Тень твоей улыбки - Кларк Мэри Хиггинс - Страница 4
- Предыдущая
- 4/15
- Следующая
Десять минут спустя он бросил конверт в почтовый ящик по дороге в свое общежитие при университете Сент-Джон.
4
Оливия была одним из первых обитателей дома Шваба в Уэст-Сайде Манхэттена. И сейчас, по прошествии пятидесяти лет, она по-прежнему жила там. Многоквартирные дома были построены на том месте, где стоял когда-то особняк богатого промышленника. Строительная компания решила сохранить его имя, в надежде, что некоторая толика великолепия, окружающего особняк, распространится на новую беспорядочную застройку.

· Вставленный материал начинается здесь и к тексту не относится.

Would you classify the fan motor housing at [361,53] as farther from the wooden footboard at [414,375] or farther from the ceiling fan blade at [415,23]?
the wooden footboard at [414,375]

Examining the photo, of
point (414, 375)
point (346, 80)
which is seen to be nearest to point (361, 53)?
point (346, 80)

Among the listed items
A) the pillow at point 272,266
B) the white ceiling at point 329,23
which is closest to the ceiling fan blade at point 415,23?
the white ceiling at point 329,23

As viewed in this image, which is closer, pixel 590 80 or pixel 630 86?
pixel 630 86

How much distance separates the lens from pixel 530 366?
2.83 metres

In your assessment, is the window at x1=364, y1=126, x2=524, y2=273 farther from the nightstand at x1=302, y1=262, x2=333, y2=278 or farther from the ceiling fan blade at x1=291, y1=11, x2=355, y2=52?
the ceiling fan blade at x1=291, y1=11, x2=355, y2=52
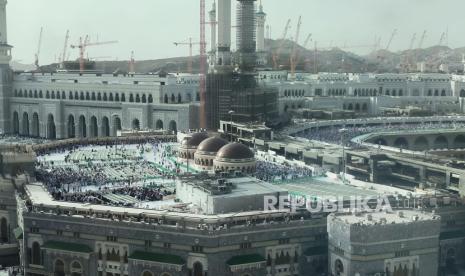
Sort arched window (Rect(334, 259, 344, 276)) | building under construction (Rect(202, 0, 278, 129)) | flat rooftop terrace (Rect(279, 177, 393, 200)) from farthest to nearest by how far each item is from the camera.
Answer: building under construction (Rect(202, 0, 278, 129))
flat rooftop terrace (Rect(279, 177, 393, 200))
arched window (Rect(334, 259, 344, 276))

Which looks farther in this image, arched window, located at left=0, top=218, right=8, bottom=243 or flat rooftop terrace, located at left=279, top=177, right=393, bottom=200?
arched window, located at left=0, top=218, right=8, bottom=243

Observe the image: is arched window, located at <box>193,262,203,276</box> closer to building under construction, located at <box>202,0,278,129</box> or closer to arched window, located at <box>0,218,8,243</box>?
arched window, located at <box>0,218,8,243</box>

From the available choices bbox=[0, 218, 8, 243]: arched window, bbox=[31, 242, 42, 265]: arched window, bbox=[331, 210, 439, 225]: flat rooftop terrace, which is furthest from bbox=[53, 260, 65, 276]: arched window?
bbox=[331, 210, 439, 225]: flat rooftop terrace

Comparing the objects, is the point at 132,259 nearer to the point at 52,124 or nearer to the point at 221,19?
the point at 52,124

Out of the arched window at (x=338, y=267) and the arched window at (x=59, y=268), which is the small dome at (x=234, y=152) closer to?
the arched window at (x=59, y=268)

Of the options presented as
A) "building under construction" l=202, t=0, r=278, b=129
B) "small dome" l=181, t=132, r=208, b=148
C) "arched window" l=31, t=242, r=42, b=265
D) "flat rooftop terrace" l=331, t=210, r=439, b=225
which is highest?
"building under construction" l=202, t=0, r=278, b=129

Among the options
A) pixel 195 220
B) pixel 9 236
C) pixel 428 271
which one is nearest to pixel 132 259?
pixel 195 220

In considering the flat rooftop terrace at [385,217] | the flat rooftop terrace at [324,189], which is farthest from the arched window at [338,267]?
the flat rooftop terrace at [324,189]

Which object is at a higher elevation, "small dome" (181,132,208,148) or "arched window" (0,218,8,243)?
"small dome" (181,132,208,148)
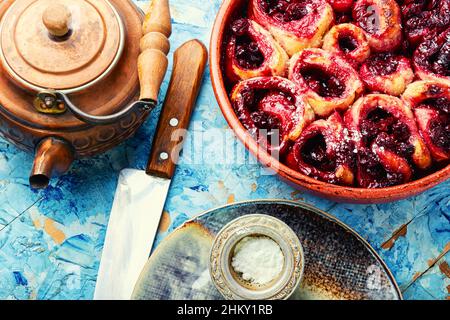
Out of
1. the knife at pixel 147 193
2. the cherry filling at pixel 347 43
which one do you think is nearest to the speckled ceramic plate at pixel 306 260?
the knife at pixel 147 193

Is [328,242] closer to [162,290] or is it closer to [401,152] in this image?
[401,152]

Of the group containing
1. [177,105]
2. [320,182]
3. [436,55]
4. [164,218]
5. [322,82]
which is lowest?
[164,218]

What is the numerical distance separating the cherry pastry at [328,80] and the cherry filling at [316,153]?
62 millimetres

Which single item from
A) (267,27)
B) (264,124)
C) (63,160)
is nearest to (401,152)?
(264,124)

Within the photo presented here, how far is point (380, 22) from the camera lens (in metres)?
1.45

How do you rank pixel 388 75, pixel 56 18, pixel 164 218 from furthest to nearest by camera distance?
pixel 164 218 → pixel 388 75 → pixel 56 18

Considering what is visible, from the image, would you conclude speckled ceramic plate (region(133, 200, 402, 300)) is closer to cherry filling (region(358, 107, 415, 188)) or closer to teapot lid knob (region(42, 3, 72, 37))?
cherry filling (region(358, 107, 415, 188))

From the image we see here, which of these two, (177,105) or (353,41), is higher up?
(353,41)

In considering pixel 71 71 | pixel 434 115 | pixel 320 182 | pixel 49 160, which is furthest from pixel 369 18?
pixel 49 160

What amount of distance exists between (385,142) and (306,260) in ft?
1.25

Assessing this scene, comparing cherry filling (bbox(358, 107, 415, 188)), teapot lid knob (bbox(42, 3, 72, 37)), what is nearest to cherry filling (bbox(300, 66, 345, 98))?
cherry filling (bbox(358, 107, 415, 188))

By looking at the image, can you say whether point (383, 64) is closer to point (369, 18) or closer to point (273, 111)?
point (369, 18)

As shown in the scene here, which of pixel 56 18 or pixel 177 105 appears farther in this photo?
pixel 177 105

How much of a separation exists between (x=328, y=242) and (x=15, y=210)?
850 mm
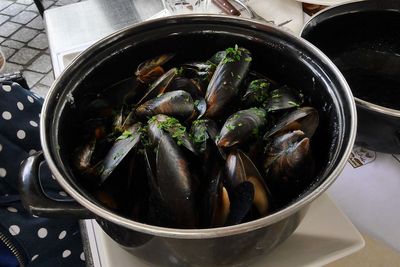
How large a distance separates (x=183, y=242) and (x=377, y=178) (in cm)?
39

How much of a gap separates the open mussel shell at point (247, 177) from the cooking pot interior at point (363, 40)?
301mm

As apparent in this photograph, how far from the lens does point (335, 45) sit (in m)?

Первой квартирой Оливии была студия, выходящая на Уэст-Энд-авеню. По мере продвижения по служебной лестнице в «Олтмане» она стала присматривать себе квартиру побольше. Одно время намеревалась переехать в Ист-Сайд, но, когда в доме Шваба освободилась квартира с двумя спальнями и потрясающим видом на Гудзон, Оливия с радостью заняла ее. Позже дом стал кооперативным, и она выкупила свою квартиру, почувствовав себя наконец обладательницей собственного жилья. До переезда на Манхэттен она с матерью, Региной, жила в маленьком коттедже, притулившемся позади загородного дома семьи Гэннон, что на Лонг-Айленде. Ее мать служила у них экономкой.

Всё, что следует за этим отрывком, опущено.